As described above, after the Al or Al alloy plating is performed on the base steel sheet by sputtering, the plated steel sheet is deposited in a plating bath to perform zinc plating. The hot dip galvanizing bath shares GI and GA steel sheets without any change in Al composition. It is not possible to suppress the Fe / Zn diffusion reaction because it does not need to suppress the Fe / Zn diffusion reaction, and it is not necessary to add Al component in the plating bath and it is difficult to adjust Al component in the plating bath. May be present but less than 0.01%.

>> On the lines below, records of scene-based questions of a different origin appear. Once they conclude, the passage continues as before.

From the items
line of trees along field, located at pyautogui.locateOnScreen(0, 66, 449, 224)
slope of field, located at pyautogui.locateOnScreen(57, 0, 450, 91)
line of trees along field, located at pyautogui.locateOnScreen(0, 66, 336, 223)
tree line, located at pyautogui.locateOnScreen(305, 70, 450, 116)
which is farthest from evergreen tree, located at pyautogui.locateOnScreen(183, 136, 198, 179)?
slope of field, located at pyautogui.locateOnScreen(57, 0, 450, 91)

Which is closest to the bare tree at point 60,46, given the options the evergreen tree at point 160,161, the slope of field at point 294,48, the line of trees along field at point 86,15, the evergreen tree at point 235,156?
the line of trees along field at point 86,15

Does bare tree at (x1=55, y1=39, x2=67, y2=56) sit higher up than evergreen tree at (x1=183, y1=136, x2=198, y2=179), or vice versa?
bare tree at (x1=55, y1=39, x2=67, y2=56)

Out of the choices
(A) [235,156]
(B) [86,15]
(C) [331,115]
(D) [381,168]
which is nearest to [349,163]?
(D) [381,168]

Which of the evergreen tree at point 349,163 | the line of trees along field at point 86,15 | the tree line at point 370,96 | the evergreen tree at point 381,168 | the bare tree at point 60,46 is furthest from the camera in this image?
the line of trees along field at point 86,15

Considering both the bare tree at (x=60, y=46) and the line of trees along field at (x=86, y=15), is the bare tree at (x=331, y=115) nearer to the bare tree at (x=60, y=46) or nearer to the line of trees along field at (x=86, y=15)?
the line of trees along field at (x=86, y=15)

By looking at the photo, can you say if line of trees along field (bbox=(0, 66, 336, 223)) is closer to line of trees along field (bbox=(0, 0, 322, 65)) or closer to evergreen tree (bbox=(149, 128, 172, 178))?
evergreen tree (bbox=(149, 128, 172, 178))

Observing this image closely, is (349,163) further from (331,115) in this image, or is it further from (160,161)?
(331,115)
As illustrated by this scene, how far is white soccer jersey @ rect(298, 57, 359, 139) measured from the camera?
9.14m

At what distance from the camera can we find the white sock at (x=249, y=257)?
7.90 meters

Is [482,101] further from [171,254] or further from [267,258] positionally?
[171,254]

Hereinafter, the present invention will be described in more detail with reference to Examples.

Example

After annealing and annealing the cold rolled steel sheet at a thickness of 0.5mm and a size of 50 × 50mm at 760 ℃, and plating the Al or Al alloy under the conditions shown in Table 1 in the sputtering apparatus after activation treatment, the hot-dip galvanizing bath containing Al of 0.01% or less At 90-110 g / m2. The sample prepared as described above was visually observed and the adhesion was evaluated by the process of OT bending test to tape peeling test. The plating appearance evaluated the grade equivalent to the surface of a normal hot-dip galvanized steel sheet as favorable, and evaluated the plating adhesiveness as the state in which the zinc plating did not adhere to the tape.

number Al plating thickness by sputtering (㎛) Plating appearance Adhesion Remarks One 0.01 Good Good Foot honor 2 0.1 Good Good " 3 0.5 Good Good " 4 1.0 Good Good " 5 none Defective Park Lee Comparative Example 6 0.001 Defective Detachment " 7 1.5 Defective Good "

As can be seen from Table 1, both the appearance and plating adhesion of the present invention were found to be good.

Therefore, as described above, according to the present invention, regardless of the type of steel sheet of the hot dip galvanized (GI) steel sheet or alloyed hot dip galvanized (GA) steel sheet, the hot dip galvanizing bath is used as the same, and the Al component in the plating bath is adjusted. This eliminates the need for quality improvements, as well as lower manufacturing costs and productivity.

Claims (1)

After annealing the steel sheet and activating the plate, the plated layer was formed by precisely plating Al and Al alloys with a thickness of 10 nm to 1 μm by sputtering on the base steel sheet, and then forming Al in a molten zinc plating bath containing no Al component. A method for producing a hot-dip galvanized steel sheet which does not require Al component adjustment in a plating bath, by immersing the plated steel sheet and performing galvanizing so that the Al component composition in the plating bath does not need to be changed.